• Instructions for the task:
Convert part of the data below into a JSON list of strings, one string per line and no blank lines. Use only the lines from the one containing "In the photo, of" through the one containing "(31,56), (17,19), (56,14)", including both of those lines.

• Task input:

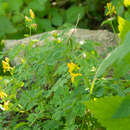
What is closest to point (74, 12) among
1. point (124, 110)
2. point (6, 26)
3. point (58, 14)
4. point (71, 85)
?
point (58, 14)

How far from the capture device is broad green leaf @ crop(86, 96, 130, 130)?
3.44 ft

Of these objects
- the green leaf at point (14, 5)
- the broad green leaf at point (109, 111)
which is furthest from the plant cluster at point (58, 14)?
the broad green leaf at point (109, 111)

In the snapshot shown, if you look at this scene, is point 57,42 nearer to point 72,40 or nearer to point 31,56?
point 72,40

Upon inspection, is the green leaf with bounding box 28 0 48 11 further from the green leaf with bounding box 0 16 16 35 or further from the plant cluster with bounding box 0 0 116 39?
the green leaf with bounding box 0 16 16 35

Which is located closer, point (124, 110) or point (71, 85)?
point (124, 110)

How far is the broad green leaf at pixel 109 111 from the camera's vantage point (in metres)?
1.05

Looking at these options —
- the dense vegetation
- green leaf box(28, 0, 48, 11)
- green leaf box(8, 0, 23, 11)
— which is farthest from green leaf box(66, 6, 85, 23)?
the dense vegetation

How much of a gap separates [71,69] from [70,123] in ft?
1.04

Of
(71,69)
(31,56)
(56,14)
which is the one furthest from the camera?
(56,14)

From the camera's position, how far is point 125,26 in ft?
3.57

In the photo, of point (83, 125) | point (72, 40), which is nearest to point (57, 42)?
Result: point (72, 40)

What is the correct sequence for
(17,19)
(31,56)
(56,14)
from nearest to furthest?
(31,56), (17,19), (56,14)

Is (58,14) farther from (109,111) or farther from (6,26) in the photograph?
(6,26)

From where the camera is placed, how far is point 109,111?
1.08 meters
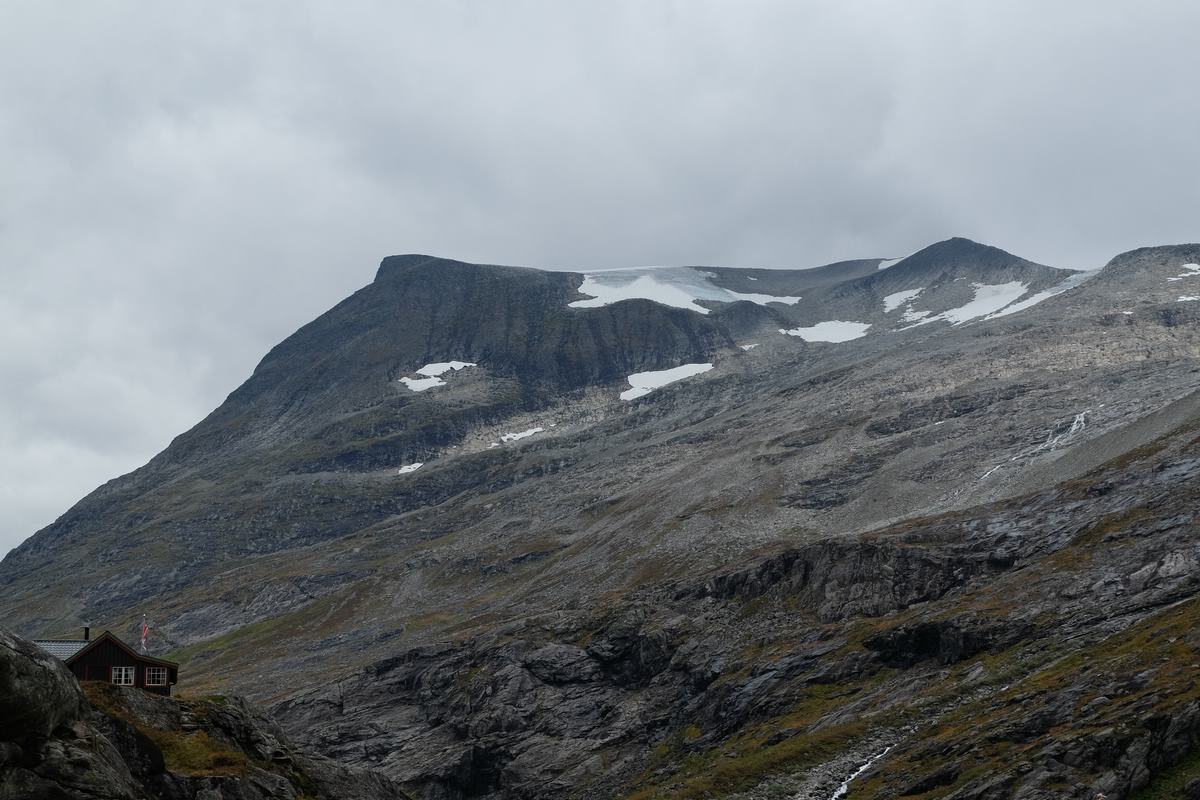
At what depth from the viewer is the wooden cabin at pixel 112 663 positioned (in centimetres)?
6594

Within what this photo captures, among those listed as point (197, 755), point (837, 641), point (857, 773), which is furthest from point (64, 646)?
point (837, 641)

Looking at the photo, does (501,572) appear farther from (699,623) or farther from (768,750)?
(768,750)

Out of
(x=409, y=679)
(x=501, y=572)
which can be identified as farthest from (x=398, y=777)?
...
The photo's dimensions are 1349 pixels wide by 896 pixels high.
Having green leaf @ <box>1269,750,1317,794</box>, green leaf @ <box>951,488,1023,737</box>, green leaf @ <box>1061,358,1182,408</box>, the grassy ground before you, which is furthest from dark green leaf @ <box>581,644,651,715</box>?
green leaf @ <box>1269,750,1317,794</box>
==
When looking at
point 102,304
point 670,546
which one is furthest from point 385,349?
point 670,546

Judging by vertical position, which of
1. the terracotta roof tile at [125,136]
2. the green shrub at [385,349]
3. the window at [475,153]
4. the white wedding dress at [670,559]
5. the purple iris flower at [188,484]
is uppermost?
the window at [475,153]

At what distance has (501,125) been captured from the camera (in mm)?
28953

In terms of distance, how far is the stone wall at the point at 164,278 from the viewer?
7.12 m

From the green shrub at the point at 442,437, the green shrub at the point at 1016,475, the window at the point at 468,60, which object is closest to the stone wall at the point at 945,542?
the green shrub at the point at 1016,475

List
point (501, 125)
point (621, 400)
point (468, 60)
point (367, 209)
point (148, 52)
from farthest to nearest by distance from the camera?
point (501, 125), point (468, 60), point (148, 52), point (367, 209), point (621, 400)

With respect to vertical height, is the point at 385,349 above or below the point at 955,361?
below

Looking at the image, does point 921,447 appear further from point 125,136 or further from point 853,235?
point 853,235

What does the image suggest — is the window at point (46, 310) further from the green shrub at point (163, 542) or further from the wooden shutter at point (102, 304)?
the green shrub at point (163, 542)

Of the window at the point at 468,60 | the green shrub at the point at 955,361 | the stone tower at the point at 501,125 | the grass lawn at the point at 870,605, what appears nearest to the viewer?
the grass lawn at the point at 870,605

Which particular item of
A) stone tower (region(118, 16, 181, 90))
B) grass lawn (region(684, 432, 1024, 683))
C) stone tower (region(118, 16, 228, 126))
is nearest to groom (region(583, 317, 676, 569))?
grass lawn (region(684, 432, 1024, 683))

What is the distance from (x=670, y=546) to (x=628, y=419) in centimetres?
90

• Output of the task:
[
  "In the photo, of point (83, 125) | point (72, 40), which is nearest to point (57, 42)?",
  "Result: point (72, 40)",
  "What is the correct sequence for",
  "(17,19)",
  "(31,56)",
  "(56,14)",
  "from nearest to furthest?",
  "(31,56), (17,19), (56,14)"
]